# what do i put in my z31



## superman442003 (May 25, 2006)

alright guys i just bought my 86 300zx and is in mint condition except for small dent in front fender but it has the turd NA engine in it. should i put the vg30et in it or the rb25. or if not one of those then what engine and i want a nissan engine. please guys i need some help with this decision and money isnt really a factor i make 2k a week so its whatever

kyle


----------



## Zen31ZR (Mar 24, 2004)

If it's really "whatever", then I'd personally go for an RB26. You'd be one of either very few, or maybe the only person, in the US with an RB26 installed in his Z31. Such an install is relatively rare even in Japan, but it has been done there. The RB is a tight fit, but it _DOES_ fit, don't let anyone tell you otherwise... For more information on the swap, I'd visit HybridZ.org.


----------



## tim1950 (Nov 8, 2005)

if you are making 2K a week, just buy a Z32 TT or a Z31 already Turbo'd


----------



## JAMESZ (Mar 12, 2004)

Zen31ZR said:


> If it's really "whatever", then I'd personally go for an RB26. You'd be one of either very few, or maybe the only person, in the US with an RB26 installed in his Z31. Such an install is relatively rare even in Japan, but it has been done there. The RB is a tight fit, but it _DOES_ fit, don't let anyone tell you otherwise... For more information on the swap, I'd visit HybridZ.org.


Yeah after spending what it would cost to build a 600whp VG30ET just to get the RB26 into the car your left with a motor that is almost impossible to build past the bolt on stage because there is no way to tune it. Just swap a VG30ET into the car and enjoy it...while your at it since you flaunted that you have enough money why not just forge the bottom end, nitrate the crank, put on a big turbo, and build the heads and supporting mods. And with the VG30ET you wont be scouring for parts 24/7 that are impossible to find, and left with an expensive waste of money that just makes ricers happy.


----------



## Zen31ZR (Mar 24, 2004)

The VG30ET is a good engine, but if you want a real engine, get the RB. There's a reason they used it for racing for over 10 years.... As far as not being able to tune it, I'd say horsehockey. Any import garage worth a damn (and admittedly most of them aren't) can tune an RB, and there's been enough RBs in the US for long enough that someone somewhere knows how to tune them. I'd talk to some of the domestic Skyline owners if you want to know more, anything said in *this* forum about that engine is mostly hearsay. I wouldn't walk away from the RB just because it's a bit rare stateside.


----------



## superman442003 (May 25, 2006)

to the person who said i should just buy the z32TT or an already turbo'd z31. the reason for buying the NA was so i could build this car from bottom to top. no expense denied. its more for my fun and the vg30et is a good idea im just trying to get all the info and then weigh my options. thanks guys for the ideas fellas

kyle


----------



## JAMESZ (Mar 12, 2004)

Zen31ZR said:


> Any import garage worth a damn (and admittedly most of them aren't) can tune an RB, and there's been enough RBs in the US for long enough that someone somewhere knows how to tune them.


Tune with what? Shops have to have rights to the software, and guess what there isn't enough demand to make money to buy any of the rights... In the U.S. the RB is ridiculously expensive to mod and nearly impossible to tune...


----------

## Listed entries

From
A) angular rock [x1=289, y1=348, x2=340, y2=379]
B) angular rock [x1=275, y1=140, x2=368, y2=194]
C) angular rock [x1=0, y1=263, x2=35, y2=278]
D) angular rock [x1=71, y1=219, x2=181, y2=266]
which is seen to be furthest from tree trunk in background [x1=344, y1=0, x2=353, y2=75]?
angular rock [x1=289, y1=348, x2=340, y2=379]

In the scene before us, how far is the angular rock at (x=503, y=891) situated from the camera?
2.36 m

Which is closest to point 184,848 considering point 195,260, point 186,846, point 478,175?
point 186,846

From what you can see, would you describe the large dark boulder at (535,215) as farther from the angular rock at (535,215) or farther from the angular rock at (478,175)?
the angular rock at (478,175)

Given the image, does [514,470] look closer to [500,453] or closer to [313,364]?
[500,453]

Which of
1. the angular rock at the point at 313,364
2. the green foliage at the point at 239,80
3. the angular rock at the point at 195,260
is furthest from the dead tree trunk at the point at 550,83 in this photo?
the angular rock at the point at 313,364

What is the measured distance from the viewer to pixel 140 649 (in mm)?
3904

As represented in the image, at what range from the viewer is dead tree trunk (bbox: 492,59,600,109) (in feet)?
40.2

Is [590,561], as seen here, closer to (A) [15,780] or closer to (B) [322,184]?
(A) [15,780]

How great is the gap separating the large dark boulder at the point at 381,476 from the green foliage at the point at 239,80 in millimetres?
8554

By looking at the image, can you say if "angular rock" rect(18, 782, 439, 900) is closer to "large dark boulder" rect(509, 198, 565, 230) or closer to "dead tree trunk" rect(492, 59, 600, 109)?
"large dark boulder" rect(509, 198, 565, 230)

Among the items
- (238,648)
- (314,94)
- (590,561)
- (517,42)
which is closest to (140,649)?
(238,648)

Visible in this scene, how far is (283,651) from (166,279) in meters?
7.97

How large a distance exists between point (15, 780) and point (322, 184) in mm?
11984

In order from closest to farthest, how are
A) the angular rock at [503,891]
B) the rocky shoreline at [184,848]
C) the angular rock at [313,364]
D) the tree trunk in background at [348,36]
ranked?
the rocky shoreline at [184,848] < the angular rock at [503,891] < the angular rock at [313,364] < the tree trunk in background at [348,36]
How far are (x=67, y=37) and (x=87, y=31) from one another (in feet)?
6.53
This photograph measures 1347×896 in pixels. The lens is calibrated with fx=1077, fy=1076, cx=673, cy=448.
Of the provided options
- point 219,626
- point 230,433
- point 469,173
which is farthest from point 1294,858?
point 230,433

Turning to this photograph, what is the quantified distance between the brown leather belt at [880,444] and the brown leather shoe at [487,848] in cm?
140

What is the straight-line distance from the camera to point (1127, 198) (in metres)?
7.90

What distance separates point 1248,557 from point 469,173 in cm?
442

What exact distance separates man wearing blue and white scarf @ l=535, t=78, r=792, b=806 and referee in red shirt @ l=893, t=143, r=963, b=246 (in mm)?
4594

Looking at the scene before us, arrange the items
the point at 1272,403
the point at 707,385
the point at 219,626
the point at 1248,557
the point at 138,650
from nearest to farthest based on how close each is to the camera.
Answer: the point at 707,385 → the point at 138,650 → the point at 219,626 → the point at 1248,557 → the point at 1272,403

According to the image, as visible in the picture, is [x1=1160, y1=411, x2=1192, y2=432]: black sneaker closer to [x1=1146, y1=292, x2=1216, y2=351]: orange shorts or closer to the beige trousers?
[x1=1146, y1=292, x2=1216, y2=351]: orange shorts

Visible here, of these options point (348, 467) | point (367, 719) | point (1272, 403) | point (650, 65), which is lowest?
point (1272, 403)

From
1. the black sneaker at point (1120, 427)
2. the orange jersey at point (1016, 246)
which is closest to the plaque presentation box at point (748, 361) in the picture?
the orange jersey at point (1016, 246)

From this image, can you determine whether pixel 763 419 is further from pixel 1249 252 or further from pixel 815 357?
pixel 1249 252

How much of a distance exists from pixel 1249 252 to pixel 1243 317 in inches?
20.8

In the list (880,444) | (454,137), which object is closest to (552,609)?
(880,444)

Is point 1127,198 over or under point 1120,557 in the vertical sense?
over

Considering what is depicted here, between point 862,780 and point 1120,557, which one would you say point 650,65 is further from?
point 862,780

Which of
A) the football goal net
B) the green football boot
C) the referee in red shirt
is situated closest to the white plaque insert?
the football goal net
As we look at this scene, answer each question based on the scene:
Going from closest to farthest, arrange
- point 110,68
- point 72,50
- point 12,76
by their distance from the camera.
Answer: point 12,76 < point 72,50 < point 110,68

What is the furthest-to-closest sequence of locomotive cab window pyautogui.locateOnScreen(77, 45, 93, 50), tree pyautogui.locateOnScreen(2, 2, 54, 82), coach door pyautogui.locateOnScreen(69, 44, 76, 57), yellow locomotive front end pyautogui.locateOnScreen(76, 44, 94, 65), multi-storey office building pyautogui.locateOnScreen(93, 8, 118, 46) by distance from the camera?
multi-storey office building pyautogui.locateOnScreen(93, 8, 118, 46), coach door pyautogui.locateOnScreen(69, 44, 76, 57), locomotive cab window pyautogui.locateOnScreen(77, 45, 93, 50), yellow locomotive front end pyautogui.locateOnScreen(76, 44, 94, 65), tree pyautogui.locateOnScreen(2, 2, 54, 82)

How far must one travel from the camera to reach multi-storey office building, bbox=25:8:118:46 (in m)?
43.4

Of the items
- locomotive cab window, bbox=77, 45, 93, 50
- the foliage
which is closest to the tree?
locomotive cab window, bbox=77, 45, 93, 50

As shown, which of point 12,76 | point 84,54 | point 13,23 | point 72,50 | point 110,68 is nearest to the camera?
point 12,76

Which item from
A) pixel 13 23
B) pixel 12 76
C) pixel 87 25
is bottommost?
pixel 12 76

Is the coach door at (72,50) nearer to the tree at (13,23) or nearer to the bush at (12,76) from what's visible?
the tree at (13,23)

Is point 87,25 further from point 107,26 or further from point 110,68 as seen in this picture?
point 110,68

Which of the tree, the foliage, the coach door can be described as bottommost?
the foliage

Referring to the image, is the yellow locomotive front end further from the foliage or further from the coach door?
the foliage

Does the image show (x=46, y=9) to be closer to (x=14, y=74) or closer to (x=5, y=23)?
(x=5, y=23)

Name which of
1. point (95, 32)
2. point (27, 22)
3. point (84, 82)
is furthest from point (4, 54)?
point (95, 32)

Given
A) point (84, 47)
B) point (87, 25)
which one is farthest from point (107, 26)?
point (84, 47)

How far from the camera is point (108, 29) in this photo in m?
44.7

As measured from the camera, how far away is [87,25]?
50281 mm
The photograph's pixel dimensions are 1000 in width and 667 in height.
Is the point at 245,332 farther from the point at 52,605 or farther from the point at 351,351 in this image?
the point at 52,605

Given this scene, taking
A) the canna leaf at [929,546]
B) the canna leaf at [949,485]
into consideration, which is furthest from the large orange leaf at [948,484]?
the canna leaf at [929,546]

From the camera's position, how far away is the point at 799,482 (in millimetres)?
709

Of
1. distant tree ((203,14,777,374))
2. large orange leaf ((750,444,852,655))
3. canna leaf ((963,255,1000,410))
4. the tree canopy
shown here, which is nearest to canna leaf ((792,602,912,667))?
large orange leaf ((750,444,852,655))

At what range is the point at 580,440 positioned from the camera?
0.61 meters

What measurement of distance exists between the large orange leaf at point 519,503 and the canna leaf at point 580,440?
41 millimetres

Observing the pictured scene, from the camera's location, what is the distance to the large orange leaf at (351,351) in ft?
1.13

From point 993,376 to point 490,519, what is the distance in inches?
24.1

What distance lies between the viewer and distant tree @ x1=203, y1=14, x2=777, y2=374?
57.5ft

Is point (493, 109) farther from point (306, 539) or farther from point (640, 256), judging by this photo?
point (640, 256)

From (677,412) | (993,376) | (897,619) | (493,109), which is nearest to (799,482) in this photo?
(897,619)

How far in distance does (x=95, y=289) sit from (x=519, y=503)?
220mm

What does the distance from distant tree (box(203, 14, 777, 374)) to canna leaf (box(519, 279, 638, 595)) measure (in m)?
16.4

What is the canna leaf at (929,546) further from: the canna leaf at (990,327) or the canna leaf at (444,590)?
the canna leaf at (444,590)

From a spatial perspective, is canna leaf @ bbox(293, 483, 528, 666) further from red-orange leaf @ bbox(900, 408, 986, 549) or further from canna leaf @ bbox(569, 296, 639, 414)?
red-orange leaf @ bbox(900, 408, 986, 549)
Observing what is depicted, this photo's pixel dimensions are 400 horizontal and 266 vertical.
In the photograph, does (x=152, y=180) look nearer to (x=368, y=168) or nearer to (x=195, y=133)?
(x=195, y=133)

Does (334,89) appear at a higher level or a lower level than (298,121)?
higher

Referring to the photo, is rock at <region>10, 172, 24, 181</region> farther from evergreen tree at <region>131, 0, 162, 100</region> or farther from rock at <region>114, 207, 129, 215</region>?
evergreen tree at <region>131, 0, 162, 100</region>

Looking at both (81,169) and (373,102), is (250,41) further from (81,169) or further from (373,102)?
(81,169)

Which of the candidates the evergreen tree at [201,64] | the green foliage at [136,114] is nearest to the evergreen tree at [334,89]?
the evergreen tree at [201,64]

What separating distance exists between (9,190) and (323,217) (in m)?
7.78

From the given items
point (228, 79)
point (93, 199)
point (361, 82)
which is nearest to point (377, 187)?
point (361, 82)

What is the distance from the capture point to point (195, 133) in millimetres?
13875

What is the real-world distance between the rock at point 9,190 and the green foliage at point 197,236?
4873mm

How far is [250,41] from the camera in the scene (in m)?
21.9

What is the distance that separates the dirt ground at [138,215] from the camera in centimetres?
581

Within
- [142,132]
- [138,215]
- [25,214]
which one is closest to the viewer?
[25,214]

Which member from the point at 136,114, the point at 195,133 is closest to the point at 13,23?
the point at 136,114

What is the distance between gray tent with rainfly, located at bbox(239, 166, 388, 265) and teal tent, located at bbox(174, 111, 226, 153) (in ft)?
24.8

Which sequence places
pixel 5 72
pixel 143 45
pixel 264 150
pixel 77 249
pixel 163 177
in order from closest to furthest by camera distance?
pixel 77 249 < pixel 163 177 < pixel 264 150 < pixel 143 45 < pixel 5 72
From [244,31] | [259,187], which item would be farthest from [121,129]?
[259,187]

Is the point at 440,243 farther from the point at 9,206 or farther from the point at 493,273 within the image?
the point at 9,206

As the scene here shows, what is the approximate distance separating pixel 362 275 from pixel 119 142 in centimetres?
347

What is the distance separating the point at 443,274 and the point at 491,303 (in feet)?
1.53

## Aim
In the forum thread on the Z31 engine swap, which website does Zen31ZR suggest visiting for more information on the swap? The items have nothing to do with the forum thread on the Z31 engine swap.

## Full response
HybridZ.org